* [Given text]
# What angles you ride with? and why?



## ShortAssassin (Dec 16, 2007)

I ride 15/0 just because I've never tried anything else lol.


----------



## Phenom (Dec 15, 2007)

12/0 for the free ride board. When I get a park board i'll probably set it to +9/-9


----------



## Guest (Dec 28, 2007)

usually 18/-9 simply because it's comfortable for me. every once and awhile i'll switch things up a few degrees just to see if something else feels better.


----------



## Guest (Dec 29, 2007)

12/-12 cause it's comfy and i dont wanna/cant ride switch with a forward stance


----------



## Guest (Dec 29, 2007)

ya im tryin to learn to ride switch with the forward stance. kinda tough but eh' w/e i sucked riding switch with duck too so its not any worse lol


----------



## Guest (Dec 29, 2007)

15/-12 I am still trying out new settings. I am more concerened with my highback settings b/c I am not too sure how they work.


----------



## Guest (Dec 29, 2007)

tatortot02 said:


> ya im tryin to learn to ride switch with the forward stance. kinda tough but eh' w/e i sucked riding switch with duck too so its not any worse lol



hah! i'm not much better than you then - i still have some trouble linking turns. try something like 9/-9. it'll be less of a stretch than your 17/-17


----------



## ShortAssassin (Dec 16, 2007)

I've never messed with my highback settings. Seems like if I did my legs would be uncomfortably forward.


----------



## Guest (Dec 29, 2007)

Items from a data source
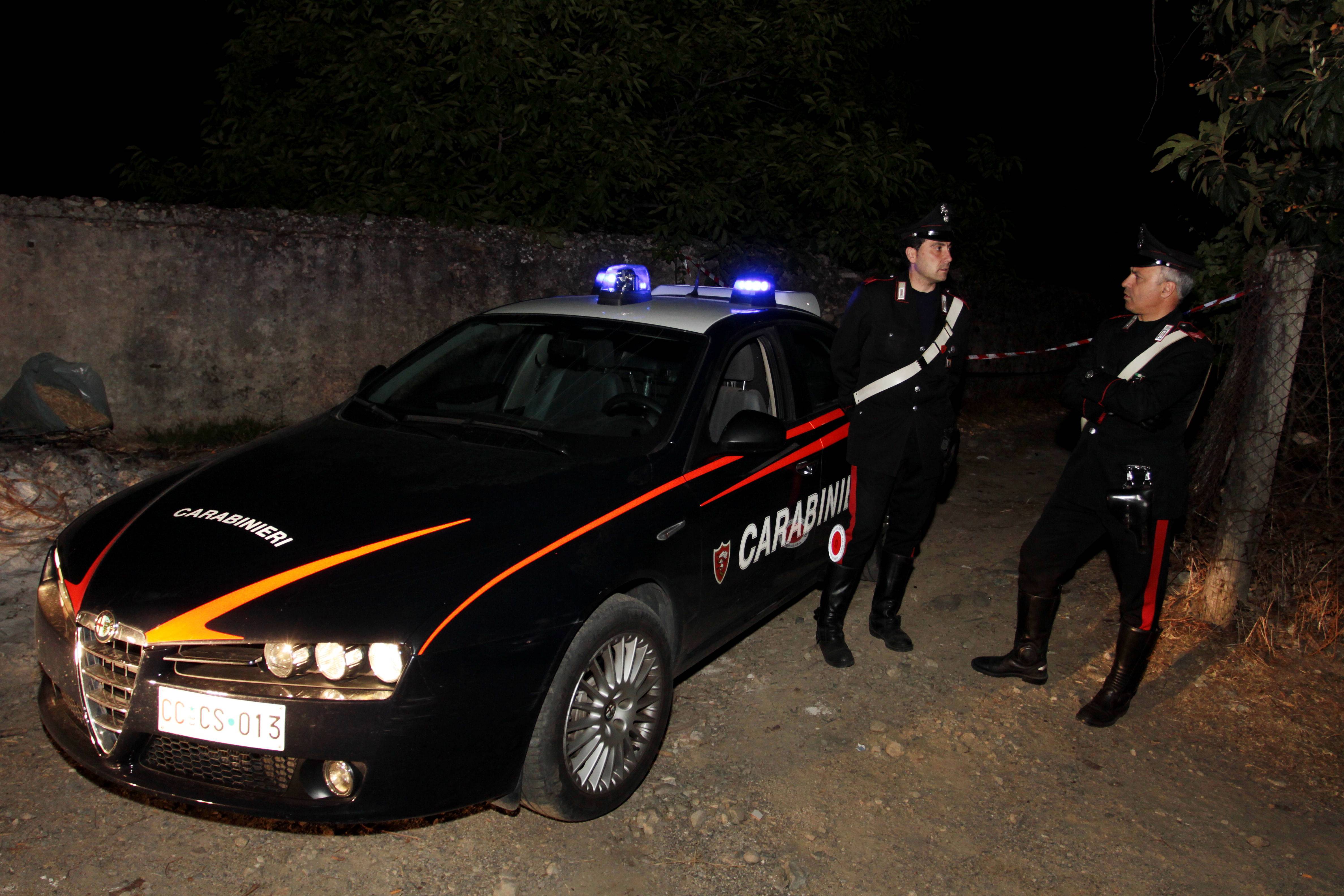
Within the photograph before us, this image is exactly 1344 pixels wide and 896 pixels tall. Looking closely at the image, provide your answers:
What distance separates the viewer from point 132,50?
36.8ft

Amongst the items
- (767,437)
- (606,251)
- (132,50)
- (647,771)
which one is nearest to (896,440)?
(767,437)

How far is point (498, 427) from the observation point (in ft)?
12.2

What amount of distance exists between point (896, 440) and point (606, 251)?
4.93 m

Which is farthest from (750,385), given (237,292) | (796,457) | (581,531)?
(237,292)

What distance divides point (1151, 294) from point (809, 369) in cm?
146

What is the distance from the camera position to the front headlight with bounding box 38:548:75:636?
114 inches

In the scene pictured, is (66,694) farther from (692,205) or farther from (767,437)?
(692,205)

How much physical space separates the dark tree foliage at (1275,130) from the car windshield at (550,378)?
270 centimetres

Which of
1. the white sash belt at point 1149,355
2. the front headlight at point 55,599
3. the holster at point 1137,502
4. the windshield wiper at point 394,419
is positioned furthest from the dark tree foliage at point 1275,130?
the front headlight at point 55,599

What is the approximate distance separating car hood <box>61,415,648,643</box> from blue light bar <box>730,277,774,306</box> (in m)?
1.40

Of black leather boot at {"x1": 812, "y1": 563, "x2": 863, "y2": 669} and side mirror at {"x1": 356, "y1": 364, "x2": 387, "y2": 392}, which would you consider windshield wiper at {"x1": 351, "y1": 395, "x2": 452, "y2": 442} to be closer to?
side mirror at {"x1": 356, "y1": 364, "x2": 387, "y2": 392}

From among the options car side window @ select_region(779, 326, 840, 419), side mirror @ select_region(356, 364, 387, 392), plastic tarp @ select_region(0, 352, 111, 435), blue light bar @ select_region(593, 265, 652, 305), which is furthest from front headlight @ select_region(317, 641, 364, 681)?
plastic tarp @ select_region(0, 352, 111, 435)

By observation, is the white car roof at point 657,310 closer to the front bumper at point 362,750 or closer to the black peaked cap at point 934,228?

* [Short task 1]
Answer these questions from the binding angles thread:
(a) What angles does ShortAssassin ride, and for what reason?
(b) What setting does Phenom expect to use on a park board?
(c) What setting is suggested to tatortot02 in place of 17/-17?
* [Short task 2] Write the next part of the binding angles thread, starting from its last line.
The listing is separate material, apart from the binding angles thread.

* [Right answer 1]
(a) 15/0, because ShortAssassin has never tried anything else.
(b) +9/-9.
(c) 9/-9.

* [Right answer 2]
hmm my forum got moved to tips, tricks, and instructors... am i instructing? hehe oh well thought talking about bindings was a general board kinda discussion not tricks


----------



## Guest (Dec 29, 2007)

( \\ // ) <--- something like that  15/-9


----------



## Guest (Jan 2, 2008)

I always kept mineat 15/0 because I felt that giong ducky would be uncomfortable. that's just me though.


----------



## laz167 (Nov 27, 2007)

9/-9 for me feels like im just standing with me legs open shoulder width..been working fine can switch into it and turn it around.


----------



## Dcp584 (Sep 10, 2007)

I Ride a +15/-15. About three or four years ago I ducked out my stance to try to learn switch and I figured making the stance polar opposites would make it easier to ride switch; and it has seemed to work out fine for me.


----------



## kri$han (Feb 24, 2007)

i ride 15/-3 right now, but I think I'm gonna change it to 15/-6 soon.

I can ride switch, but I only really wanna be able to ride switch to land, or begin 180s, not to carve normally, so I won't go to a completely mirrored duck stance.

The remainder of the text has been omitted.